>> Begin
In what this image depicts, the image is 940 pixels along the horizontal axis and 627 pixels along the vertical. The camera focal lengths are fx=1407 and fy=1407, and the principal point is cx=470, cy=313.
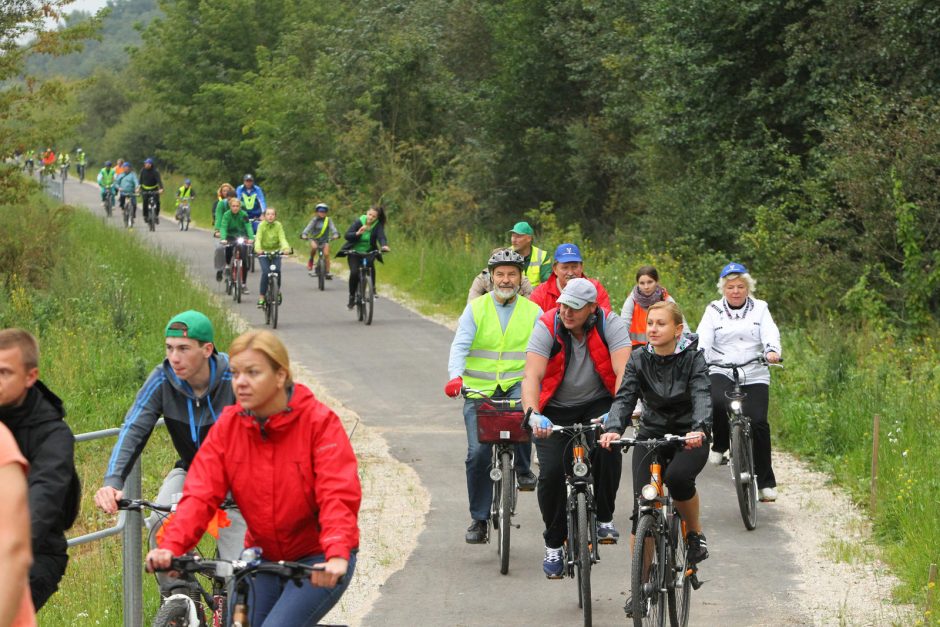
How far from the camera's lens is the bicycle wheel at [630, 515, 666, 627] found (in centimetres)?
702

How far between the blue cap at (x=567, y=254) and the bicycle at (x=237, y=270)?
48.3 feet

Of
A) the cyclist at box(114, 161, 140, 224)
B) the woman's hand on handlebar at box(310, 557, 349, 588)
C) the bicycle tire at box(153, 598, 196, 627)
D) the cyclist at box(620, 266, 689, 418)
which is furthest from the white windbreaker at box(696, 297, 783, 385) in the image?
the cyclist at box(114, 161, 140, 224)

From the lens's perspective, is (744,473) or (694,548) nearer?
(694,548)

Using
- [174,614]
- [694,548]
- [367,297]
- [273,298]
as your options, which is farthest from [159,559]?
[367,297]

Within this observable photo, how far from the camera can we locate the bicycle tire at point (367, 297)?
22062 mm

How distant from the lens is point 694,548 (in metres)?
7.70

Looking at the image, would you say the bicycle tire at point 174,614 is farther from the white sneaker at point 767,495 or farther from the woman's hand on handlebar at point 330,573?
the white sneaker at point 767,495

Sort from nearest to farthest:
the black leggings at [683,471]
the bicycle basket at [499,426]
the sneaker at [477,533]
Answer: the black leggings at [683,471] → the bicycle basket at [499,426] → the sneaker at [477,533]

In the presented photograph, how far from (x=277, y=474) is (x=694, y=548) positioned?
3.50 meters

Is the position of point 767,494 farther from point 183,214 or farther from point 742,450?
point 183,214

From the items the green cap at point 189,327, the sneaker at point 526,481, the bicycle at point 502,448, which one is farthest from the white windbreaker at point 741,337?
the green cap at point 189,327

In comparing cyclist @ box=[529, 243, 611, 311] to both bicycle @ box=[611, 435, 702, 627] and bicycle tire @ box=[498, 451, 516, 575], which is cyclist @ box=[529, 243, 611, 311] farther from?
bicycle @ box=[611, 435, 702, 627]

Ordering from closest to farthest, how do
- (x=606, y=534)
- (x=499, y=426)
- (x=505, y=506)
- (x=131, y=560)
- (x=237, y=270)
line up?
(x=131, y=560) → (x=606, y=534) → (x=505, y=506) → (x=499, y=426) → (x=237, y=270)

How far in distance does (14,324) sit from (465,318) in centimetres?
1092
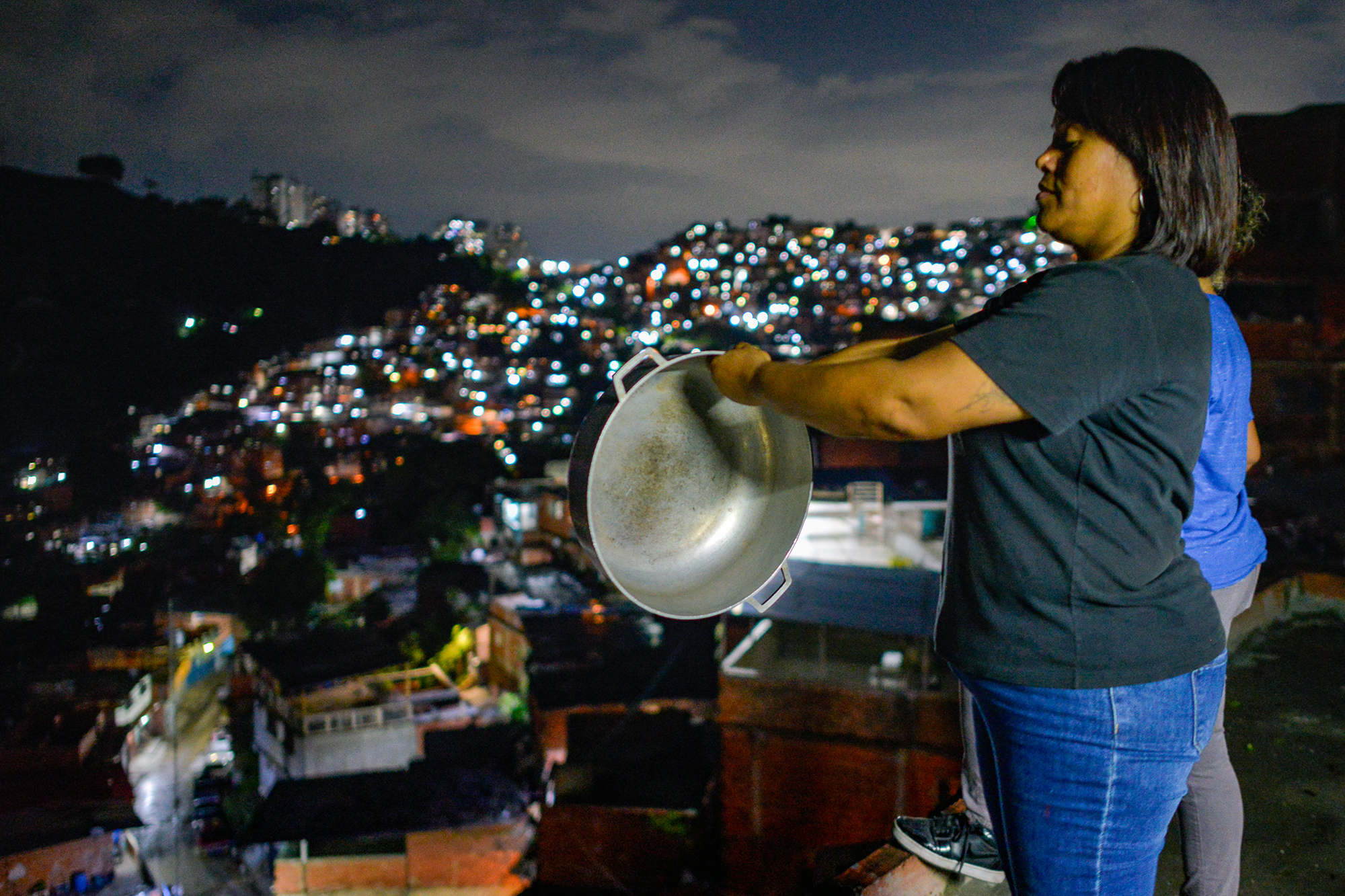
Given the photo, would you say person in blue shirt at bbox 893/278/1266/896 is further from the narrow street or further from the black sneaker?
the narrow street

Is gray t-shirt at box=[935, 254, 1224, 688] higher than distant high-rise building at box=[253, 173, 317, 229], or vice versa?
distant high-rise building at box=[253, 173, 317, 229]

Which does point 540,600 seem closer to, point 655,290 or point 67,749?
point 67,749

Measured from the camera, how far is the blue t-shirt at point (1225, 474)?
146 cm

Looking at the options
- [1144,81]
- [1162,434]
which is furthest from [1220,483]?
[1144,81]

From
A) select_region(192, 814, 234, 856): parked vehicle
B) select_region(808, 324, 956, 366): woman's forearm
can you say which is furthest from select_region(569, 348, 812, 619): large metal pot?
select_region(192, 814, 234, 856): parked vehicle

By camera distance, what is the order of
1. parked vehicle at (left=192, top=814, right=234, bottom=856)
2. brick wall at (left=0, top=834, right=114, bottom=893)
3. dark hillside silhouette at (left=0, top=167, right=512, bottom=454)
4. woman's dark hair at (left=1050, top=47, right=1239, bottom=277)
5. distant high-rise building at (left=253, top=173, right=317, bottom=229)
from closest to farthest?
woman's dark hair at (left=1050, top=47, right=1239, bottom=277) < brick wall at (left=0, top=834, right=114, bottom=893) < parked vehicle at (left=192, top=814, right=234, bottom=856) < dark hillside silhouette at (left=0, top=167, right=512, bottom=454) < distant high-rise building at (left=253, top=173, right=317, bottom=229)

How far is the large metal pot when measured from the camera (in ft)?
4.25

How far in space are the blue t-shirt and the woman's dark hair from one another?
20.3 inches

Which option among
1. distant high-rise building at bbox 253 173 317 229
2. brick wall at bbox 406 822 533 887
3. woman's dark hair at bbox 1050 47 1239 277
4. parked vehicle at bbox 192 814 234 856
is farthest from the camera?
distant high-rise building at bbox 253 173 317 229

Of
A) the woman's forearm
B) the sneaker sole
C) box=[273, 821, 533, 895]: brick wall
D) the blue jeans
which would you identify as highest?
the woman's forearm

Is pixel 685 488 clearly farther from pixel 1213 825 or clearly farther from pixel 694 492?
pixel 1213 825

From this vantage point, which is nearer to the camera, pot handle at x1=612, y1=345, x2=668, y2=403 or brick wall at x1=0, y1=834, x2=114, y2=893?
pot handle at x1=612, y1=345, x2=668, y2=403

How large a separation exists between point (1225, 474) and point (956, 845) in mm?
1093

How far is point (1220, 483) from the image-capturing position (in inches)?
>> End
## Prompt
The records above are to be quoted exactly, with all pictures left out.

## Result of this exercise
In what this image depicts, the image is 940 pixels along the horizontal axis and 627 pixels along the vertical. The camera focal lengths are fx=1407 and fy=1407, and the principal point is cx=470, cy=313.
How far from the camera's lens is the bicycle wheel at [630, 515, 666, 627] found (in centimetres)?
702

How far between the blue cap at (x=567, y=254) and the bicycle at (x=237, y=270)?
48.3 feet

Of
A) the cyclist at box(114, 161, 140, 224)
B) the woman's hand on handlebar at box(310, 557, 349, 588)
C) the bicycle tire at box(153, 598, 196, 627)
D) the cyclist at box(620, 266, 689, 418)
which is furthest from the white windbreaker at box(696, 297, 783, 385) in the image?
the cyclist at box(114, 161, 140, 224)

From the lens's perspective, is (744,473) or (694,548) nearer?
(694,548)

Using
- [174,614]
- [694,548]
- [367,297]
- [273,298]
as your options, which is farthest from [159,559]?
[367,297]

Within this observable photo, how far from the camera can we locate the bicycle tire at point (367, 297)?
22062 mm

How distant from the lens is point 694,548 (in metres)?
7.70

Looking at the image, would you say the bicycle tire at point 174,614 is farther from the white sneaker at point 767,495 or farther from the woman's hand on handlebar at point 330,573?
the white sneaker at point 767,495

Sort from nearest to farthest:
the black leggings at [683,471]
the bicycle basket at [499,426]
the sneaker at [477,533]
Answer: the black leggings at [683,471] → the bicycle basket at [499,426] → the sneaker at [477,533]

In the presented photograph, how far from (x=277, y=474) is (x=694, y=548) positioned?
3.50 meters

Is the position of point 767,494 farther from point 183,214 or farther from point 742,450?
point 183,214

From the items the green cap at point 189,327, the sneaker at point 526,481, the bicycle at point 502,448, which one is farthest from the white windbreaker at point 741,337?
the green cap at point 189,327

In comparing cyclist @ box=[529, 243, 611, 311] to both bicycle @ box=[611, 435, 702, 627] and bicycle tire @ box=[498, 451, 516, 575], which is cyclist @ box=[529, 243, 611, 311] farther from?
bicycle @ box=[611, 435, 702, 627]

Ordering from closest to farthest, how do
- (x=606, y=534)
- (x=499, y=426)
- (x=505, y=506)
- (x=131, y=560)
- (x=237, y=270)
line up?
(x=131, y=560) → (x=606, y=534) → (x=505, y=506) → (x=499, y=426) → (x=237, y=270)

How far in distance does (14,324) sit from (465,318) in centimetres?
1092
Given the photo, would you say person in blue shirt at bbox 893/278/1266/896 is further from the narrow street or further from the black sneaker?
the narrow street

Is gray t-shirt at box=[935, 254, 1224, 688] higher than distant high-rise building at box=[253, 173, 317, 229], or vice versa?
distant high-rise building at box=[253, 173, 317, 229]

Which does point 540,600 seem closer to, point 655,290 or point 67,749?
point 67,749

Measured from the camera, how far is the blue t-shirt at point (1225, 474)?
146 cm

Looking at the options
- [1144,81]
- [1162,434]
which is furthest from [1220,483]?
[1144,81]

From
A) select_region(192, 814, 234, 856): parked vehicle
B) select_region(808, 324, 956, 366): woman's forearm
can you say which is furthest from select_region(569, 348, 812, 619): large metal pot?
select_region(192, 814, 234, 856): parked vehicle

By camera distance, what is the order of
1. parked vehicle at (left=192, top=814, right=234, bottom=856)
2. brick wall at (left=0, top=834, right=114, bottom=893)
3. dark hillside silhouette at (left=0, top=167, right=512, bottom=454)
4. woman's dark hair at (left=1050, top=47, right=1239, bottom=277)
5. distant high-rise building at (left=253, top=173, right=317, bottom=229)
from closest to farthest?
woman's dark hair at (left=1050, top=47, right=1239, bottom=277) < brick wall at (left=0, top=834, right=114, bottom=893) < parked vehicle at (left=192, top=814, right=234, bottom=856) < dark hillside silhouette at (left=0, top=167, right=512, bottom=454) < distant high-rise building at (left=253, top=173, right=317, bottom=229)

How far is the large metal pot when measured from the camera (in ft)?
4.25

How far in space are the blue t-shirt and the woman's dark hair from one another?
20.3 inches

Which option among
1. distant high-rise building at bbox 253 173 317 229
2. brick wall at bbox 406 822 533 887
3. woman's dark hair at bbox 1050 47 1239 277
4. parked vehicle at bbox 192 814 234 856
is farthest from the camera?
distant high-rise building at bbox 253 173 317 229

Of
A) the woman's forearm
B) the sneaker sole
C) box=[273, 821, 533, 895]: brick wall
D) the blue jeans
which would you identify as highest?
the woman's forearm

Is pixel 685 488 clearly farther from pixel 1213 825 or clearly farther from pixel 694 492?
pixel 1213 825

From this vantage point, which is nearer to the camera, pot handle at x1=612, y1=345, x2=668, y2=403 or brick wall at x1=0, y1=834, x2=114, y2=893?
pot handle at x1=612, y1=345, x2=668, y2=403

How large a separation exists between point (1225, 474) and point (956, 845) in mm?
1093

How far is point (1220, 483) from the image-capturing position (in inches)?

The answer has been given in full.